The Nakodar sub-circle of the Archaeological Survey of India (ASI) was on Monday forced to issue a notice to Satnam
Singh, a resident of Kapurthala road, asking him to stop all his construction work encroaching upon the preserved historical place. The notice was forwarded to the police and nagar council.
“Any construction without permission in the prohibited limits of any national monument is encroachment in the eyes of law. It can also be a house,” said A Sharma, in charge of the ASI sub-circle in Nakodar.
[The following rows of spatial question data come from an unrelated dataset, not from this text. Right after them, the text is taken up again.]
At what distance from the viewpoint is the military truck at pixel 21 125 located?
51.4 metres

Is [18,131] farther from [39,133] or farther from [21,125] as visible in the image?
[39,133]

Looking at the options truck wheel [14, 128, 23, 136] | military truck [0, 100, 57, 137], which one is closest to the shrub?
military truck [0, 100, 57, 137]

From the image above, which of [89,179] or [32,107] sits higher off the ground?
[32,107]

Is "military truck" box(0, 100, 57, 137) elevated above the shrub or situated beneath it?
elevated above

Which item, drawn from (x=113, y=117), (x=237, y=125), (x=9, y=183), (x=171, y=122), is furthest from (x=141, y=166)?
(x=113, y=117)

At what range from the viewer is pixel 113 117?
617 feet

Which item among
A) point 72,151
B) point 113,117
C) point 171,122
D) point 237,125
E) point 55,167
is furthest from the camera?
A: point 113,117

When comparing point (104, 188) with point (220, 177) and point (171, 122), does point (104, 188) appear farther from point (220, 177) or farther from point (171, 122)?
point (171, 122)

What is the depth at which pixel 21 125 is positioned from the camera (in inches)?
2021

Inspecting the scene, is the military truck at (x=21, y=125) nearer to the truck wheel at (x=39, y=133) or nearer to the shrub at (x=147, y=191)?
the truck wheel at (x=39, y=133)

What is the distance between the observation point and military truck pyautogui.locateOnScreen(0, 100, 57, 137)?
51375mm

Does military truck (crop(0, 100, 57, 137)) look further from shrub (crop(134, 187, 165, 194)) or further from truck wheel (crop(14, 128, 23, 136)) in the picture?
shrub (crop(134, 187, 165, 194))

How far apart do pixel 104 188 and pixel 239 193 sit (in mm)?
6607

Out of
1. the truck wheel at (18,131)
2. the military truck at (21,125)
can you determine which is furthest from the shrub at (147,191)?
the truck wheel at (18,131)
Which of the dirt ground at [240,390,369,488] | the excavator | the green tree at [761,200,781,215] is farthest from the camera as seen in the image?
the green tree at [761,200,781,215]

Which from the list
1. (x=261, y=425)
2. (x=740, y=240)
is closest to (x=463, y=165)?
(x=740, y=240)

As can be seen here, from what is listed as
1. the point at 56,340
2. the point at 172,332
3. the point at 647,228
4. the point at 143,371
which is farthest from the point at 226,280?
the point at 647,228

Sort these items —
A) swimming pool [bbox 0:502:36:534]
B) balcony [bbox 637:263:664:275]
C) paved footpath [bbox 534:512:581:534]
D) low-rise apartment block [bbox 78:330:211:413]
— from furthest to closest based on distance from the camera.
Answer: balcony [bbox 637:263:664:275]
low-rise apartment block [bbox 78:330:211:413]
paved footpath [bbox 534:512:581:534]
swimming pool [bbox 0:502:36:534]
At Nakodar in Jalandhar district, there are two Muslim tombs close together, maintained as protected by the ASI. One of the tombs was built in 1612 AD in the beginning of the reign of Mughal emperor Jahangir and the other in 1657 AD towards the end of the reign of emperor Shah Jahan.
The tomb of Ustad Muhammed Momin, also known as Ustad Ustad Mohammed Husseini "Hafizak", was erected over the mortal remains of a tambura player in the service of Khan-e-Khana, one of the Navaratnas in the court of emperor Akbar, in 1612 AD. Standing on an octagonal platform, it is square from the inside and octagonal on the outside.
The tomb of Haji Jamal, a pupil of Ustad Husseini, was raised in 1657 AD towards the close of emperor Shah Jahan's reign.
There is also no approach road to another monument, Dakhni Serai, said to have been built by the Mughal noble Ali Mardan Khan during the reign of emperor Shah Jahan around 1640 AD. The ASI and the people of the area have made many requests to the state government for this road over there.
Dakhni Serai, about 12 km to Kapurthala from Nakodar, is one of the best preserved specimens of Mughal caravan serais built along the old highway. In the absence of a road, tourists have to walk up to the monument, a trek that becomes very inconvenient during rains.